Task to complete:
Pull out every line in the records below that contains the word "Within", and copy each of those lines in full.

Data provided:
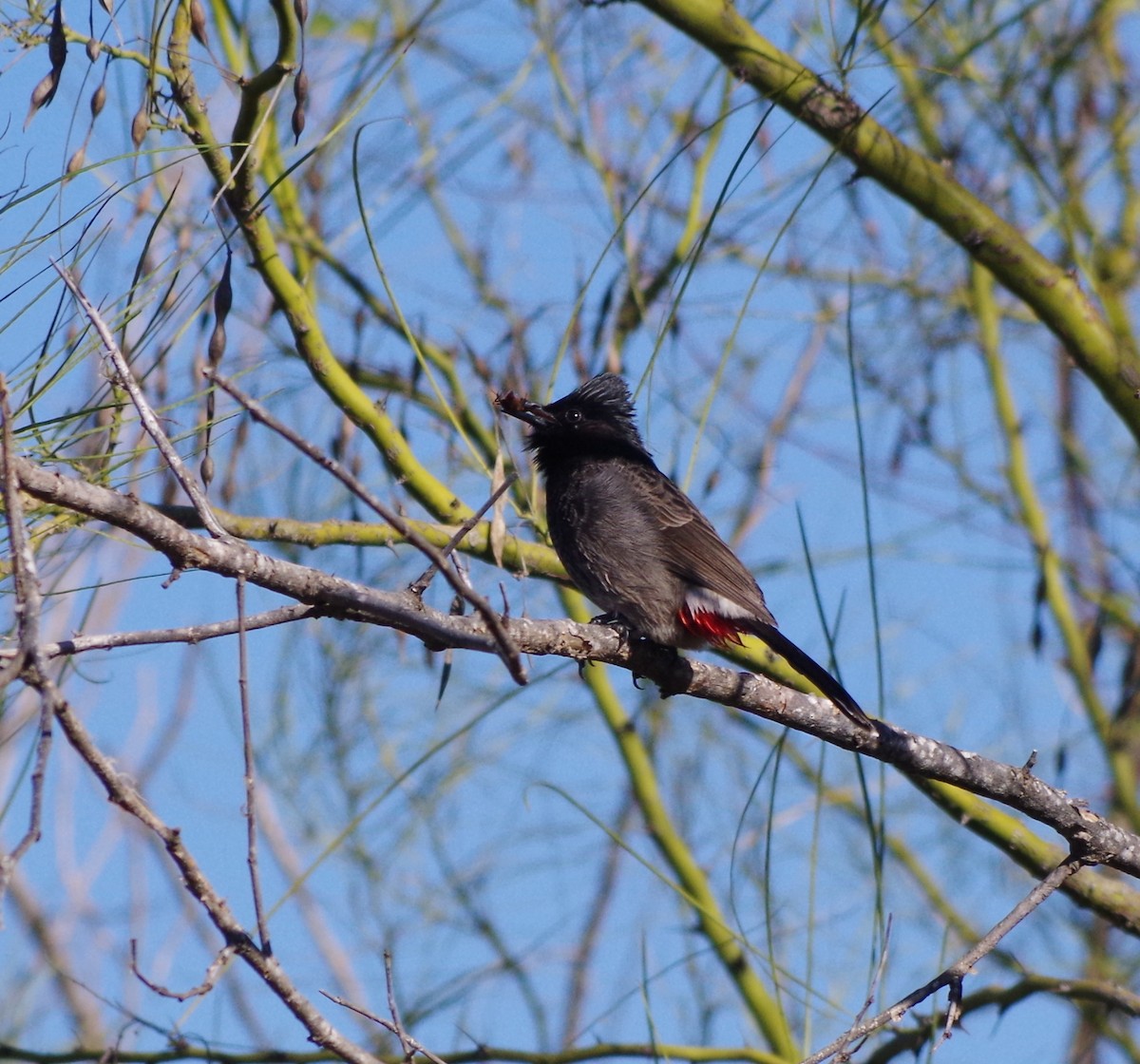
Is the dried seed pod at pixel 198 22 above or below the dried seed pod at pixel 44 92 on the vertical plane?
above

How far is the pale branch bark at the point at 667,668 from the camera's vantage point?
2.32 metres

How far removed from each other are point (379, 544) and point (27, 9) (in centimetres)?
162

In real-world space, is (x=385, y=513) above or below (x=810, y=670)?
below

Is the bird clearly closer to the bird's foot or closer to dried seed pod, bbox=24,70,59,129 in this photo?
the bird's foot

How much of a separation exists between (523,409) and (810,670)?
1.26 m

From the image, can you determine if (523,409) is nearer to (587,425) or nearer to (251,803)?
(587,425)

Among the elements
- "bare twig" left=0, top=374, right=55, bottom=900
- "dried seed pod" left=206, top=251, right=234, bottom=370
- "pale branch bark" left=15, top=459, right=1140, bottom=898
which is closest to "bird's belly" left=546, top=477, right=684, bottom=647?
"pale branch bark" left=15, top=459, right=1140, bottom=898

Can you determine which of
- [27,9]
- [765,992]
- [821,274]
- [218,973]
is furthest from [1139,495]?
[218,973]

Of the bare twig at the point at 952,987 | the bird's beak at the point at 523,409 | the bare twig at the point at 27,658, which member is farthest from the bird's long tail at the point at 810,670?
the bare twig at the point at 27,658

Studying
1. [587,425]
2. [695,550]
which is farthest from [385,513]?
[587,425]

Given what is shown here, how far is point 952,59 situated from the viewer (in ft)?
15.5

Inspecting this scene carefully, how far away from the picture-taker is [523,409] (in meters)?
4.46

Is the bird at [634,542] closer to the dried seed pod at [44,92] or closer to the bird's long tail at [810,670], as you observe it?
the bird's long tail at [810,670]

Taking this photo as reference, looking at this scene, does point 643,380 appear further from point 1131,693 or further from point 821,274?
point 821,274
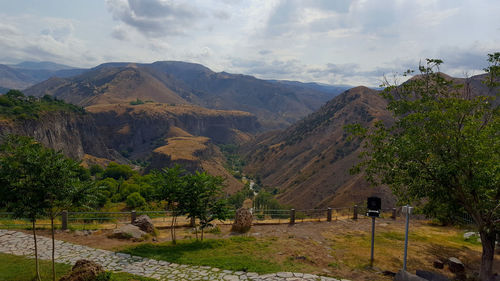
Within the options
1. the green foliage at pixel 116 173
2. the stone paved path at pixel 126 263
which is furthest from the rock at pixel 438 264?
the green foliage at pixel 116 173

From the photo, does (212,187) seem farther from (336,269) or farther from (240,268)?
(336,269)

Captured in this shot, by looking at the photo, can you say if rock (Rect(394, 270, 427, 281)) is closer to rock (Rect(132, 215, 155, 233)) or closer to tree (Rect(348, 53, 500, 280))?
tree (Rect(348, 53, 500, 280))

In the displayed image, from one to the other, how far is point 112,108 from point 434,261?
16319 centimetres

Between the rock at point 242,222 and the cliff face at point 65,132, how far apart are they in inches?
2340

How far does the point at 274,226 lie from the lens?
19062 millimetres

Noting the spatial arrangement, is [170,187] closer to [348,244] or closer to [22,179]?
[22,179]

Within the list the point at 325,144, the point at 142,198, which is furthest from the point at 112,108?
the point at 142,198

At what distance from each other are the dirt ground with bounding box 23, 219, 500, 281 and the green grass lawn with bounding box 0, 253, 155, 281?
250 centimetres

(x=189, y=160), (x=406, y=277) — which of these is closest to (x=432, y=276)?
(x=406, y=277)

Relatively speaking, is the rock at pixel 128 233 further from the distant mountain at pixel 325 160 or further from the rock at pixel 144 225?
the distant mountain at pixel 325 160

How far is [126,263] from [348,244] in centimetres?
1076

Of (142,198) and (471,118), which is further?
(142,198)

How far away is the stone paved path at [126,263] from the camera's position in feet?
33.1

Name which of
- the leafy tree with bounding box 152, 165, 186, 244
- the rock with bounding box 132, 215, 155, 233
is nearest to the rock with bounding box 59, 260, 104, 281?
the leafy tree with bounding box 152, 165, 186, 244
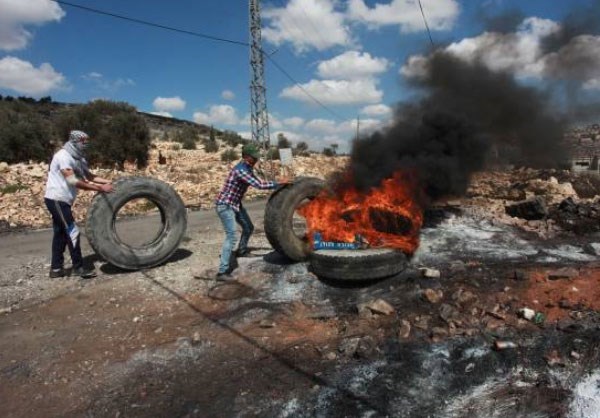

Solved problem:
Within the options
Within the list the point at 325,144, the point at 142,198, which is furthest from the point at 112,108?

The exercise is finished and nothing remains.